■ PAGE EXTRACT ■
- - - - -

Internals

Zircolite Architecture

Zircolite is more a workflow than a real detection engine. To put it simply, it leverages the ability of the Sigma converter to output rules in SQLite format. Zircolite simply applies SQLite-converted rules to EVTX logs stored in an in-memory SQLite database.

Architecture Overview

graph TD
    FS["File System (Logs)"] --> SEP["StreamingEventProcessor"]
    SEP -->|"Extract & Flatten"| FE["_flatten_event"]
    FE -->|"LRU _resolve_path"| IB["_insert_batch"]
    IB -->|"Batch Insert"| DB["SQLite Database"]
    
    MAPP["MemoryAwareParallelProcessor"] -->|"Assigns workers"| SEP
    
    ZC["ZircoliteCore"] -->|"Execute Rules"| DB
    ZC -->|"Stream Results"| OUT["Disk / Console"]

High-Level Flow

flowchart LR
    subgraph IN[Inputs]
        I[EVTX / XML / JSON<br/>CSV / Auditd]
    end
    
    subgraph DETECT[Detection]
        D[Auto-Detect<br/>Format & Timestamp]
    end
    
    subgraph PROC[Processing]
        F[Flatten &<br/>Transform]
    end
    
    subgraph DB[SQLite]
        S[(In-Memory DB)]
    end
    
    subgraph RULES[Rules]
        R[SIGMA → SQL]
    end
    
    subgraph OUT[Output]
        O[JSON / CSV<br/>Templates]
    end
    
    I --> D --> F --> S
    R --> S
    S --> O

Event Processing Pipeline

flowchart TB
    A[Raw Event] --> B{Event Filter}
    B -->|Skip| A
    B -->|Process| C[Flatten Nested JSON]
    C --> D[Apply Field Mappings]
    D --> E[Create Aliases]
    E --> F[Split Fields]
    F --> G[Run Transforms]
    G --> H[Insert to SQLite]
    H --> I[Execute SIGMA Rules]
    I --> J[Output Detections]

Field Processing Details

Stage	Description	Example
1. Filter	Skip events not matching any rule	Channel/EventID check
2. Flatten	Nested → flat structure	`Event.System.Channel` → `Channel`
3. Mappings	Rename fields	`Event.EventData.CommandLine` → `CommandLine`
4. Aliases	Duplicate fields with new names	`CommandLine` → `cmdline`
5. Splits	Parse key=value strings	`"a=1 b=2"` → `{a:1, b:2}`
6. Transforms	Custom Python code (sandboxed)	Extract filename from path

Processing Modes

flowchart LR
    subgraph Streaming[Streaming - Default]
        S1[Read] --> S2[Flatten] --> S3[Insert]
    end
    
    subgraph PerFile[Per-File Mode]
        P1[File 1] --> P2[File 2] --> P3[Combine]
    end
    
    subgraph Unified[Unified Mode]
        U1[All Files] --> U2[Single DB]
    end

Mode Selection:

Streaming (default): Single-pass, no intermediate files
Per-File: Separate DB per file, enables parallel processing
Unified: All files in one DB, enables cross-file correlation

Transform System

flowchart LR
    A[Field Value] --> B[RestrictedPython<br/>Sandbox]
    B --> C{Alias?}
    C -->|Yes| D[New Field]
    C -->|No| E[Replace Value]
    
    subgraph Allowed
        R[re / base64 / chardet / math]
    end
    
    Allowed -.-> B
    
    subgraph Sources
        S1[Inline code<br/>type: python] --> B
        S2[External file<br/>type: python_file] --> B
    end

Transform capabilities:

Regex extraction (re module)

- - - - -

■ RECORDED DATA ■
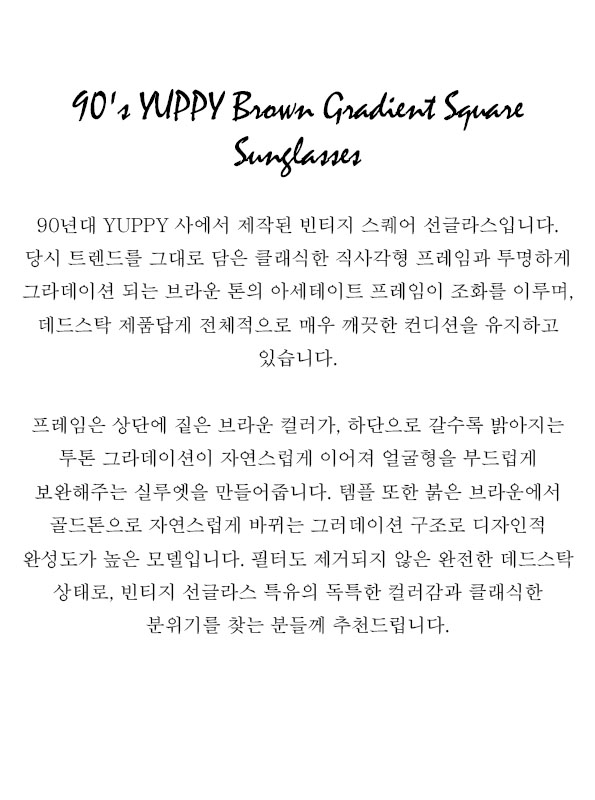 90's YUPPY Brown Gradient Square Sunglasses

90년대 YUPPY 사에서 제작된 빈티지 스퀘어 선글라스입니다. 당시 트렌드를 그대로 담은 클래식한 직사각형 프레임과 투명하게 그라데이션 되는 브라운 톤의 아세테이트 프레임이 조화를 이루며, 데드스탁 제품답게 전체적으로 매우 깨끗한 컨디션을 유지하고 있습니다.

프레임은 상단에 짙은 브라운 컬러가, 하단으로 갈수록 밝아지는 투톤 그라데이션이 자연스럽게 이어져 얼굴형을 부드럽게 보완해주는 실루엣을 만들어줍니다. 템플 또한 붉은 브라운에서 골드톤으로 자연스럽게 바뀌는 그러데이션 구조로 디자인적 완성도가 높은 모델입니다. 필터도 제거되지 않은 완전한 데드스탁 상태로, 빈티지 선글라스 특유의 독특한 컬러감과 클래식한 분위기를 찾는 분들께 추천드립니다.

- - - - -

■ WHAT YOU SHOULD DO ■
Rewrite the Zircolite internals page from "Allowed -.-> B" up to and including "extraction (re module)", changing "Sources" to "Origins".

■ RESPONSE TO THIS TASK ■
Allowed -.-> B
    
    subgraph Origins
        S1[Inline code<br/>type: python] --> B
        S2[External file<br/>type: python_file] --> B
    end

Transform capabilities:

Regex extraction (re module)